Because some songs call for a variety of different dance styles, dances that travel (Foxtrot, American Tango, Waltz) are done around the outside of the floor in a counter-clockwise direction. Dances that remain in place are done in the center of the floor. For example, foxtrot steps travel around the outside of the floor while swing steps are danced in the center.

2) Hit and Runs

On a crowded dance floor, it is common to bump into the couple dancing next to you. If you’re part of a collision, stop dancing, make sure no one is hurt and apologize. If you are a leader, you ultimately are responsible for where you place your partner, but as a couple, you should both be aware of your surroundings. If you are a follower, you should act as the leader’s back-up set of eyes. If you see a collision about to happen, tighten up your frame and give the leader’s arm a squeeze to let him know you’re in a tight spot.

3) Teaching on the Dance Floor

Just don’t do it!

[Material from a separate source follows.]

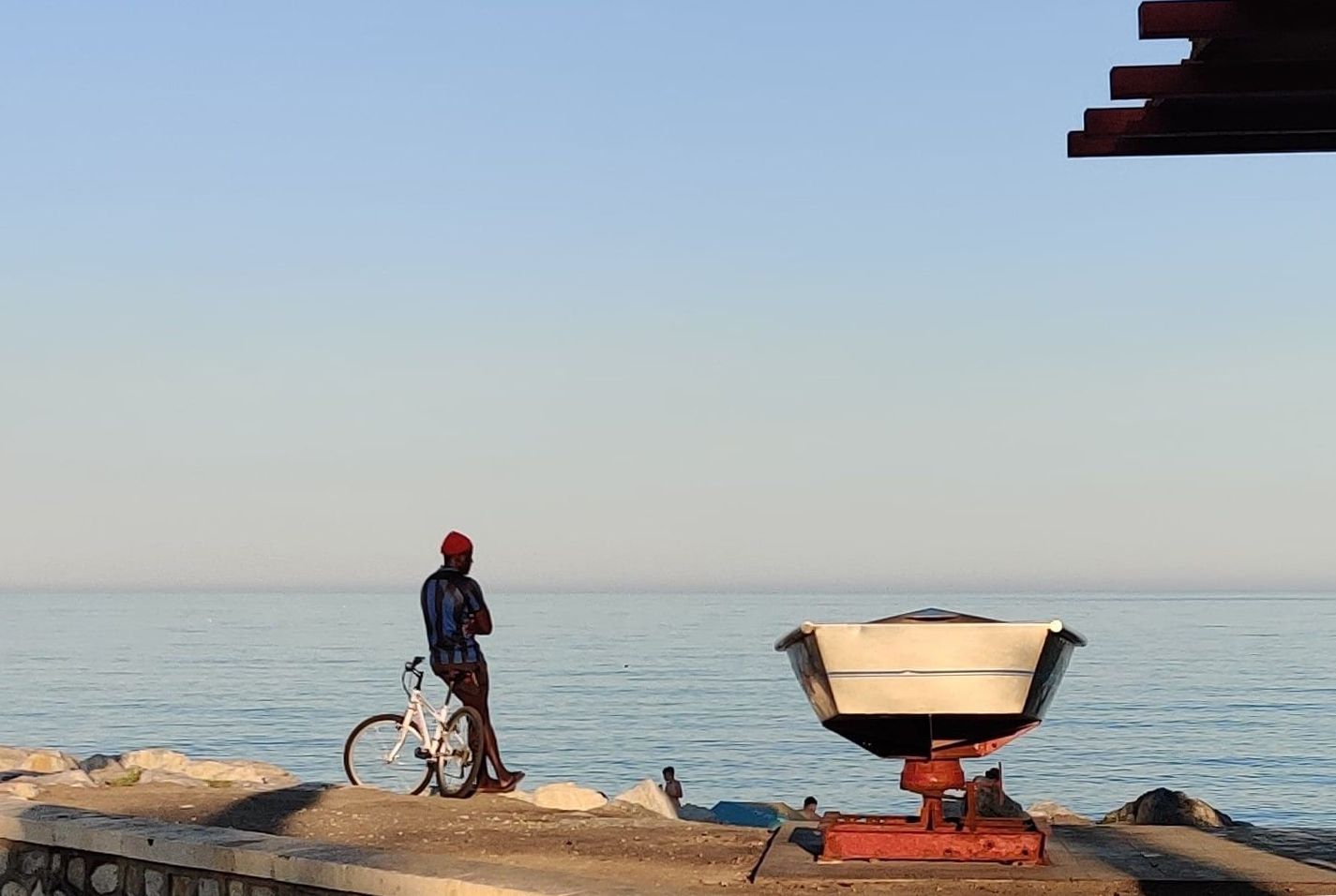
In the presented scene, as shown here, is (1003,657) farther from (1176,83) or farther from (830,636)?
(1176,83)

Your partner is there to dance, not to be critiqued by you. If, however, your partner is interested in going over something with you or asks for your opinion, move to a corner or the side of the dance floor to work together.

4) Applause

It’s polite to applaud live musicians at the end of each song and a DJ at the end of their set. They are performing for you, after all!

5) Altoids

Bad breath is bad, enough said.

6) Asking Someone to Dance

Always approach a potential dance partner face-to-face and ask politely if he or she would like to dance. Never grab someone’s hand and pull them onto the floor against their will. At the end of a song, be sure to thank your partner for the dance, too!

7) Saying No

If, for whatever reason, you don’t want to dance with someone who asked you, it’s polite to sit out for the rest of that song.